CHL had completed general risk assessments for various flight operation types, including external load operations and VFR operations. [However] no specific risk assessments had been completed for flight operations into any of the microwave tower sites.
CHL did not provide any formal [single-pilot resource management] SRM training…
CHL uses a Flight Hazard Index card, which considers a series of human factors and flight operation conditions, to assess the level of risk associated with a particular flight.
The pilot calculated the risk score prior to the occurrence flight and assessed the total risk score to be low. The [TSB] investigation [also] assessed the level of risk using the Flight Hazard Index card; the total risk score was low. [However] the company Flight Hazard Index card does not include a flight operations condition for landing site hazards.
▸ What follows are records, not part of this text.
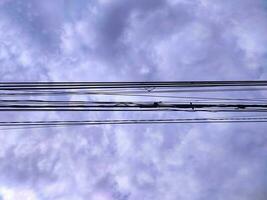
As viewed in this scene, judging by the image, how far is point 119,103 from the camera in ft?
39.2

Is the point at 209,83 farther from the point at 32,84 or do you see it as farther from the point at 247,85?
the point at 32,84

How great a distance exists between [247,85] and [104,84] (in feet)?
16.3

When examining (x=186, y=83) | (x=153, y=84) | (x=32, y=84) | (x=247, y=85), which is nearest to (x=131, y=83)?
(x=153, y=84)

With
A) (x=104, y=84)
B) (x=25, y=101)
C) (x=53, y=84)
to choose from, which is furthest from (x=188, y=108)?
(x=25, y=101)

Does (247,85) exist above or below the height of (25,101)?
above

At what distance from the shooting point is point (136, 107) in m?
12.0

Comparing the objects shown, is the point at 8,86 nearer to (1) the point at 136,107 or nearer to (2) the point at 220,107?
(1) the point at 136,107

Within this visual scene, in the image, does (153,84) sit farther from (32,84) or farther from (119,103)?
(32,84)

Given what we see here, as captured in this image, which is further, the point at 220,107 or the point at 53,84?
the point at 220,107

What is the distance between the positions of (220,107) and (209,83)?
1.37 metres

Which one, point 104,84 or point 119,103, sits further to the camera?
point 119,103

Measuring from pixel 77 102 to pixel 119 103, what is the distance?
1.45 metres

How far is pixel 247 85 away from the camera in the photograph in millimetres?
11922

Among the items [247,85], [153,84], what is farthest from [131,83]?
[247,85]
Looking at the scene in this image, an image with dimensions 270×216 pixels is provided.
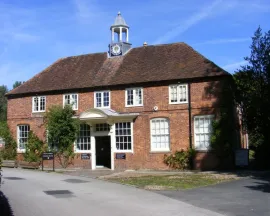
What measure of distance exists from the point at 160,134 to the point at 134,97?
10.3 feet

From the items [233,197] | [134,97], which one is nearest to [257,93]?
[134,97]

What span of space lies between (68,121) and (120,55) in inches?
254

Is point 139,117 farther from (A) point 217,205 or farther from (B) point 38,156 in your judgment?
(A) point 217,205

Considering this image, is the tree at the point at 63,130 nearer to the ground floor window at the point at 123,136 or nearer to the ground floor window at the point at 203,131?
the ground floor window at the point at 123,136

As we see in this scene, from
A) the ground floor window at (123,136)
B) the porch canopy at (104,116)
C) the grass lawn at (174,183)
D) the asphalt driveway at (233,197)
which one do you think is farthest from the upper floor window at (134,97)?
the asphalt driveway at (233,197)

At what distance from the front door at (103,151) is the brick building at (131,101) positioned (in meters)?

There was no indication of mechanical or system failure during the occurrence flight, and fatigue, incapacitation or physiological factors did not affect the pilot’s performance.
In relation to the wirestrike:
The pilot flew to microwave tower sites regularly and was accustomed to the presence of guy wires at these sites. The pilot had previously flown to the Moliak site and was aware of the proximity of the guy wires to the helipad. On the occurrence flight, the pilot did not note the outer guy wires and did not include them in the departure plan. The pilot performed a visual scan before departure; however, the visual scan was not effective in perceiving the outer guy wires. The pilot’s scan had been interrupted, which may have compromised the scan.
To be situationally aware, a pilot has to be aware of what is happening around them in order to understand how information, events, and the pilot’s own actions will impact their goals and objectives in the future—in this case, to achieve a successful takeoff. Both the routine scan and the interruption while performing the visual scan would reduce the level of the pilot’s attention, thereby contributing to degraded situational awareness. The pilot’s lower level of attention while conducting a routine flight led to an ineffective visual scan resulting in degraded situational awareness.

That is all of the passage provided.